Roxy hingegen wirkte weniger erfreut. Sie verschränkte die Arme vor der Brust. »Hundertsiebenundzwanzig Tage, Warden. Hundertsiebenundzwanzig.«

  »Ich weiß, und ich bin fast fertig.« Wardens Stimme klang belegt, als wäre er unerwartet aus einem Traum gerissen worden.

  »Du bist seit Wochen fast fertig.«

  Ich blinzelte irritiert, da ich der Unterhaltung nicht folgen konnte. »Fertig womit?«

  »Roxy braucht eine der Erfindungen meines Vaters. Ich soll sie für sie modifizieren.«

  »Wofür?«

  »Roxy hat versehentlich ein Tor zur Unterwelt geöffnet und dabei 449 böse Geister befreit, die sie in ebenso vielen Tagen zurückschicken muss, anderenfalls verdammt Kevin ihre Seele in die Unterwelt.«

  »Warden!«, fauchte Roxy. »Das war ein Geheimnis!«

  »Mach dir nicht ins Hemd. Cain wird niemandem davon erzählen, oder?« Warden sah mich fragend an.

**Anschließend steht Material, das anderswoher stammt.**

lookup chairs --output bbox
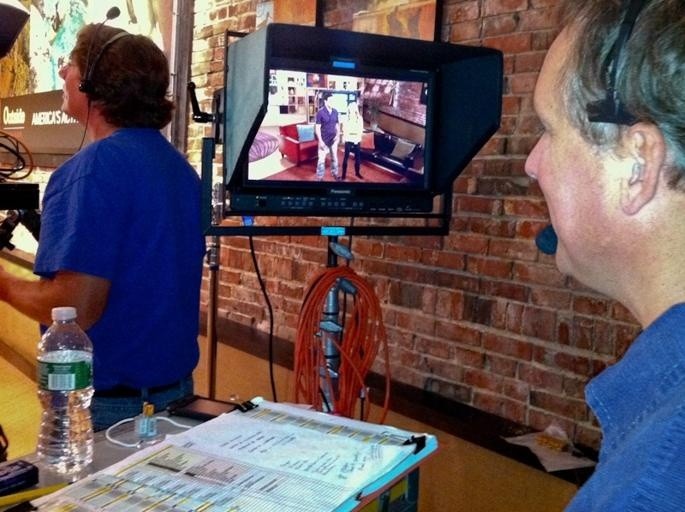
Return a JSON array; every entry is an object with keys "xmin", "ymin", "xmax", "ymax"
[{"xmin": 276, "ymin": 121, "xmax": 319, "ymax": 167}]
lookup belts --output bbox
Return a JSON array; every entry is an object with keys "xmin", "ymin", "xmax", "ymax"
[{"xmin": 93, "ymin": 381, "xmax": 180, "ymax": 398}]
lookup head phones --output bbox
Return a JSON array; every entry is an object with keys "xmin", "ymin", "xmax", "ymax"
[{"xmin": 79, "ymin": 30, "xmax": 133, "ymax": 97}]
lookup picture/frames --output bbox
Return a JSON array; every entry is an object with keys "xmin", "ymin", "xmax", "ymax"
[
  {"xmin": 280, "ymin": 74, "xmax": 329, "ymax": 123},
  {"xmin": 0, "ymin": 0, "xmax": 195, "ymax": 170}
]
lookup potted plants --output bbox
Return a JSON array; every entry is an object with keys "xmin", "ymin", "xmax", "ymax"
[{"xmin": 366, "ymin": 98, "xmax": 382, "ymax": 129}]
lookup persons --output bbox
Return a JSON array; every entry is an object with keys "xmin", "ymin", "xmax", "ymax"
[
  {"xmin": 0, "ymin": 22, "xmax": 207, "ymax": 434},
  {"xmin": 522, "ymin": 0, "xmax": 685, "ymax": 511},
  {"xmin": 342, "ymin": 101, "xmax": 364, "ymax": 181},
  {"xmin": 314, "ymin": 93, "xmax": 342, "ymax": 182}
]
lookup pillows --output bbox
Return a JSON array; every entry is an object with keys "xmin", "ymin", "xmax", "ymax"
[
  {"xmin": 360, "ymin": 132, "xmax": 375, "ymax": 149},
  {"xmin": 296, "ymin": 124, "xmax": 315, "ymax": 142},
  {"xmin": 390, "ymin": 138, "xmax": 416, "ymax": 160}
]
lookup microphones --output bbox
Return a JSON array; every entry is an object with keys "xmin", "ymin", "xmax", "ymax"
[
  {"xmin": 536, "ymin": 224, "xmax": 560, "ymax": 253},
  {"xmin": 79, "ymin": 5, "xmax": 120, "ymax": 92}
]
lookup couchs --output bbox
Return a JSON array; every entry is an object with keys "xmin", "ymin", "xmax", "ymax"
[{"xmin": 359, "ymin": 129, "xmax": 424, "ymax": 177}]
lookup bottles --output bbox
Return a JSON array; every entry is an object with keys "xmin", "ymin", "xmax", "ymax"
[{"xmin": 34, "ymin": 306, "xmax": 96, "ymax": 477}]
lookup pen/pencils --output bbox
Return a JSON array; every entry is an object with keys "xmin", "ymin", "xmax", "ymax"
[{"xmin": 0, "ymin": 481, "xmax": 75, "ymax": 508}]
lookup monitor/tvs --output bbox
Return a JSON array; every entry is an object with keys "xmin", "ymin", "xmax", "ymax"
[{"xmin": 242, "ymin": 58, "xmax": 434, "ymax": 194}]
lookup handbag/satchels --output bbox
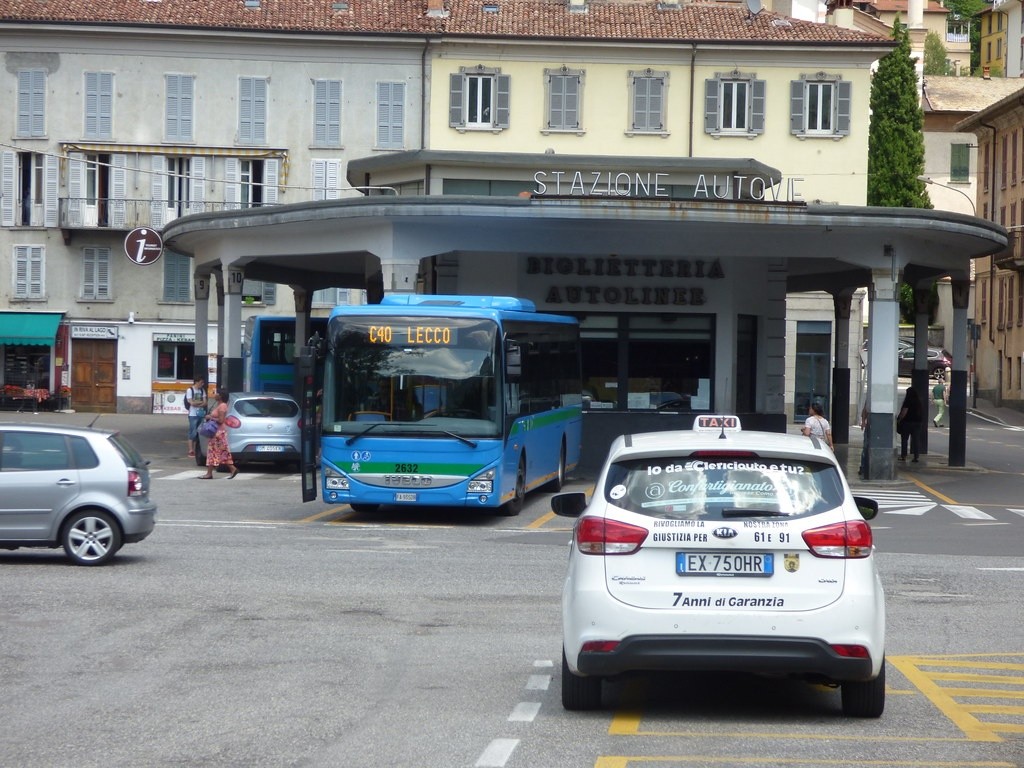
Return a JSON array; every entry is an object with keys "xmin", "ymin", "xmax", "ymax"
[
  {"xmin": 896, "ymin": 412, "xmax": 903, "ymax": 433},
  {"xmin": 199, "ymin": 418, "xmax": 218, "ymax": 438}
]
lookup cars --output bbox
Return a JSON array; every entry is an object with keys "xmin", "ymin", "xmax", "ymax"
[
  {"xmin": 0, "ymin": 421, "xmax": 159, "ymax": 565},
  {"xmin": 897, "ymin": 348, "xmax": 952, "ymax": 379},
  {"xmin": 858, "ymin": 335, "xmax": 937, "ymax": 370},
  {"xmin": 549, "ymin": 413, "xmax": 887, "ymax": 718},
  {"xmin": 193, "ymin": 390, "xmax": 306, "ymax": 475}
]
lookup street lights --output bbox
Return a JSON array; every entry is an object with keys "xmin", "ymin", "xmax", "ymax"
[{"xmin": 916, "ymin": 170, "xmax": 977, "ymax": 218}]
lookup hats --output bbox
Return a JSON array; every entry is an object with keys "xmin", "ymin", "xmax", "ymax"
[
  {"xmin": 317, "ymin": 389, "xmax": 323, "ymax": 397},
  {"xmin": 938, "ymin": 378, "xmax": 945, "ymax": 383}
]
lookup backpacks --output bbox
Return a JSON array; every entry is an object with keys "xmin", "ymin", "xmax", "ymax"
[{"xmin": 184, "ymin": 387, "xmax": 203, "ymax": 410}]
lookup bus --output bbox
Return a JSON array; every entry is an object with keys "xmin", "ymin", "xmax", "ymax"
[
  {"xmin": 244, "ymin": 312, "xmax": 332, "ymax": 409},
  {"xmin": 298, "ymin": 289, "xmax": 586, "ymax": 523}
]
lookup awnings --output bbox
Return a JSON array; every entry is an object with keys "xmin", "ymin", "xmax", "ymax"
[{"xmin": 0, "ymin": 313, "xmax": 65, "ymax": 346}]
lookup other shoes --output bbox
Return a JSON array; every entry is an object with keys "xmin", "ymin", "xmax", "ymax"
[
  {"xmin": 939, "ymin": 423, "xmax": 944, "ymax": 427},
  {"xmin": 858, "ymin": 471, "xmax": 865, "ymax": 475},
  {"xmin": 933, "ymin": 419, "xmax": 938, "ymax": 427},
  {"xmin": 227, "ymin": 468, "xmax": 239, "ymax": 479},
  {"xmin": 199, "ymin": 474, "xmax": 213, "ymax": 479},
  {"xmin": 898, "ymin": 456, "xmax": 907, "ymax": 461},
  {"xmin": 912, "ymin": 457, "xmax": 920, "ymax": 462},
  {"xmin": 188, "ymin": 451, "xmax": 195, "ymax": 458}
]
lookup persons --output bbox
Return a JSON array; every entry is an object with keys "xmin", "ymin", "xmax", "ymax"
[
  {"xmin": 367, "ymin": 377, "xmax": 411, "ymax": 421},
  {"xmin": 184, "ymin": 373, "xmax": 239, "ymax": 480},
  {"xmin": 858, "ymin": 400, "xmax": 869, "ymax": 475},
  {"xmin": 932, "ymin": 378, "xmax": 949, "ymax": 428},
  {"xmin": 315, "ymin": 387, "xmax": 322, "ymax": 460},
  {"xmin": 801, "ymin": 402, "xmax": 834, "ymax": 452},
  {"xmin": 896, "ymin": 387, "xmax": 923, "ymax": 463},
  {"xmin": 16, "ymin": 362, "xmax": 40, "ymax": 415}
]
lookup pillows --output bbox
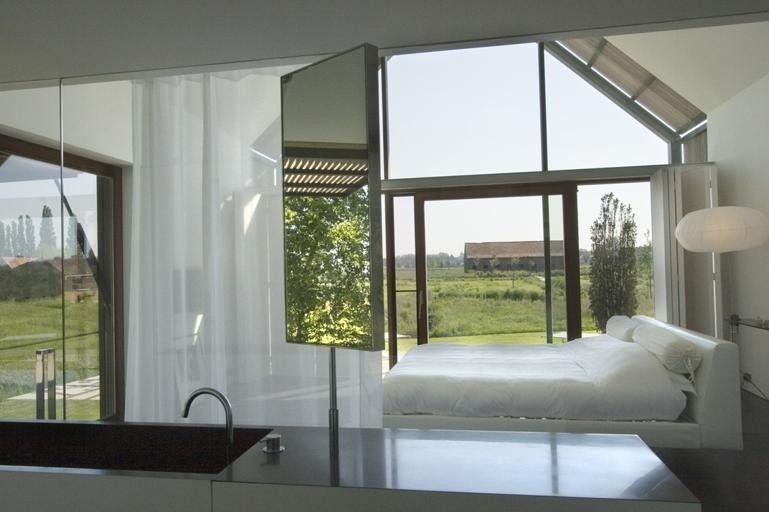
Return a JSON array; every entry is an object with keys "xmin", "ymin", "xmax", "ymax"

  Ich war noch immer leicht verwirrt, dennoch nickte ich. Harper jagte den Mörder ihrer Eltern. Warden suchte nach Isaac. Ich versuchte, Jules zu finden. Warum sollte also nicht auch Roxy gegen die Regeln verstoßen dürfen? Offensichtlich waren die inzwischen ohnehin nicht mehr viel wert.

  Roxy starrte Warden noch immer zornig an.

  Er seufzte. »Gib mir noch zwei Tage, dann ist das Gerät für einen ersten richtigen Probelauf fertig, okay?«

  »Okay«, sagte Roxy, wirkte aber alles andere als zufrieden.

  Ich hatte keine Ahnung, was genau passiert war, aber ich konnte ihre Ungeduld verstehen. Die Aussicht, in der Unterwelt zu landen, war alles andere als reizvoll. Und 449 Geister waren eine ganze Menge. An einer solchen Aufgabe wäre vermutlich der beste Soul Hunter gescheitert.

  »Super, dann gehen wir jetzt mal wieder und lassen euch in Ruhe weitermachen. Viel Spaß«, sagte Shaw und dirigierte Roxy an uns vorbei den Korridor entlang.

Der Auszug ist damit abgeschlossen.